> **À faire**: Pouvez-vous recopier intégralement, sans la moindre modification, la critique du film sur les deux graffeurs du Bronx qui figure ci-dessous ?

Hissés sur les toits de New York, on découvre la ville avec un peu de hauteur dans une lumière inhabituelle.
Pendant ce temps, Sofia et Malcolm, partenaires graffeurs du Bronx, s’activent pour signer le haut d’un immeuble. Le lendemain, en plein jour, leur graffiti est recouvert par un clan adverse. Pour se distinguer, ils ont l’ambition énorme de signer sur la pomme géante qui sort du terrain lorsque les Mets marquent un point décisif (un « home run »). Dès l’ouverture du film, sur le mode documentaire, on apprend leur échec à venir. En effet, ce projet n’a jamais été réalisé par quiconque même s’il a fait l’objet d’annonces publiques et de promesses médiatisées.
Cela devient pourtant le nouvel objectif de nos héros, en quête de reconnaissance, qui doivent réussir à réunir 500 dollars en deux jours pour qu’on les laisse entrer dans le stade. Le film relate leur cheminement, ces deux jours à penser courir après l’argent, mais à se chercher soi-même.
La distribution atypique est appréciable : elle place sous les projecteurs deux graffeurs, en montrant les codes de cet art de rue dans un New York populaire. On pénètre la démarche du street art, ses frontières (les interdictions notamment), ses accessoires et leur obtention, l’entrainement possible sur des cahiers… Dans leur projet, et notamment dans leur tag initial sur le toit, Sofia et Malcolm apparaissent comme des « égayeurs » du quotidien. La question du statut du graff est évoquée, s’il apparait tout le long du film comme un art, une quête, il peut aussi être affaire de vandalisme. Une seule fois, on voit cet acte vengeur, lorsque Sofia, volée, colle avec rage un de ses autocollants avec sa signature sur la porte vitrée d’une boutique.

Données extraites d'une collection:
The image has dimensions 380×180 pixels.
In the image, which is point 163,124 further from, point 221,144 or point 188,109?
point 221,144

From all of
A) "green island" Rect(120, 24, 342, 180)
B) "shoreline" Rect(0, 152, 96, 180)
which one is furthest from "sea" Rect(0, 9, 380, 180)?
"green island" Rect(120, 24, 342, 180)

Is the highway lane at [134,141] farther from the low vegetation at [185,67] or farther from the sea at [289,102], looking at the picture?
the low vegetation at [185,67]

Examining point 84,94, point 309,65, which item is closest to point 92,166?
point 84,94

---

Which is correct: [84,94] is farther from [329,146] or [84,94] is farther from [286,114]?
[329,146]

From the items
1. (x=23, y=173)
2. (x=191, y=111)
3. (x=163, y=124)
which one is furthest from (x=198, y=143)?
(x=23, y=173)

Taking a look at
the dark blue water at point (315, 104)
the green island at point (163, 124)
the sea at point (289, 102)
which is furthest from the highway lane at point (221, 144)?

--

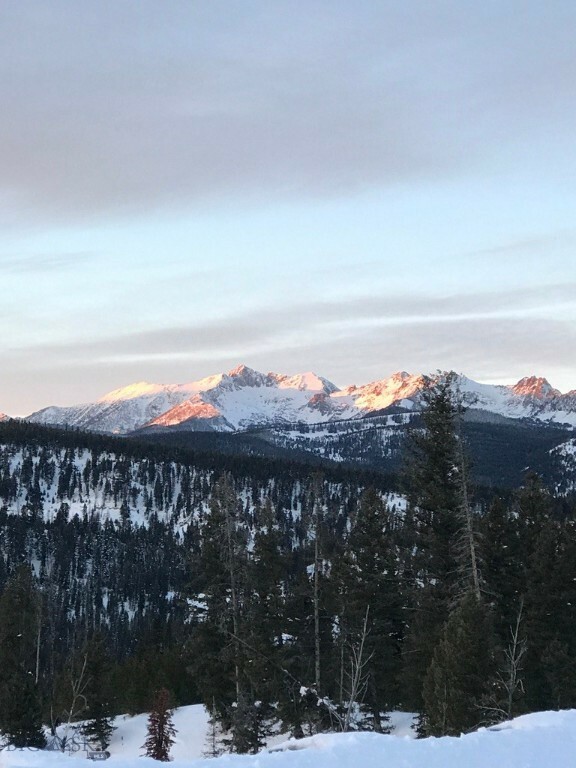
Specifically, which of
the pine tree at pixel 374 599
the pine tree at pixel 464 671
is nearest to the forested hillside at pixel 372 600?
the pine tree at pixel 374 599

> **Tâche accomplie**:
Hissés sur les toits de New York, on découvre la ville avec un peu de hauteur dans une lumière inhabituelle.
Pendant ce temps, Sofia et Malcolm, partenaires graffeurs du Bronx, s’activent pour signer le haut d’un immeuble. Le lendemain, en plein jour, leur graffiti est recouvert par un clan adverse. Pour se distinguer, ils ont l’ambition énorme de signer sur la pomme géante qui sort du terrain lorsque les Mets marquent un point décisif (un « home run »). Dès l’ouverture du film, sur le mode documentaire, on apprend leur échec à venir. En effet, ce projet n’a jamais été réalisé par quiconque même s’il a fait l’objet d’annonces publiques et de promesses médiatisées.
Cela devient pourtant le nouvel objectif de nos héros, en quête de reconnaissance, qui doivent réussir à réunir 500 dollars en deux jours pour qu’on les laisse entrer dans le stade. Le film relate leur cheminement, ces deux jours à penser courir après l’argent, mais à se chercher soi-même.
La distribution atypique est appréciable : elle place sous les projecteurs deux graffeurs, en montrant les codes de cet art de rue dans un New York populaire. On pénètre la démarche du street art, ses frontières (les interdictions notamment), ses accessoires et leur obtention, l’entrainement possible sur des cahiers… Dans leur projet, et notamment dans leur tag initial sur le toit, Sofia et Malcolm apparaissent comme des « égayeurs » du quotidien. La question du statut du graff est évoquée, s’il apparait tout le long du film comme un art, une quête, il peut aussi être affaire de vandalisme. Une seule fois, on voit cet acte vengeur, lorsque Sofia, volée, colle avec rage un de ses autocollants avec sa signature sur la porte vitrée d’une boutique.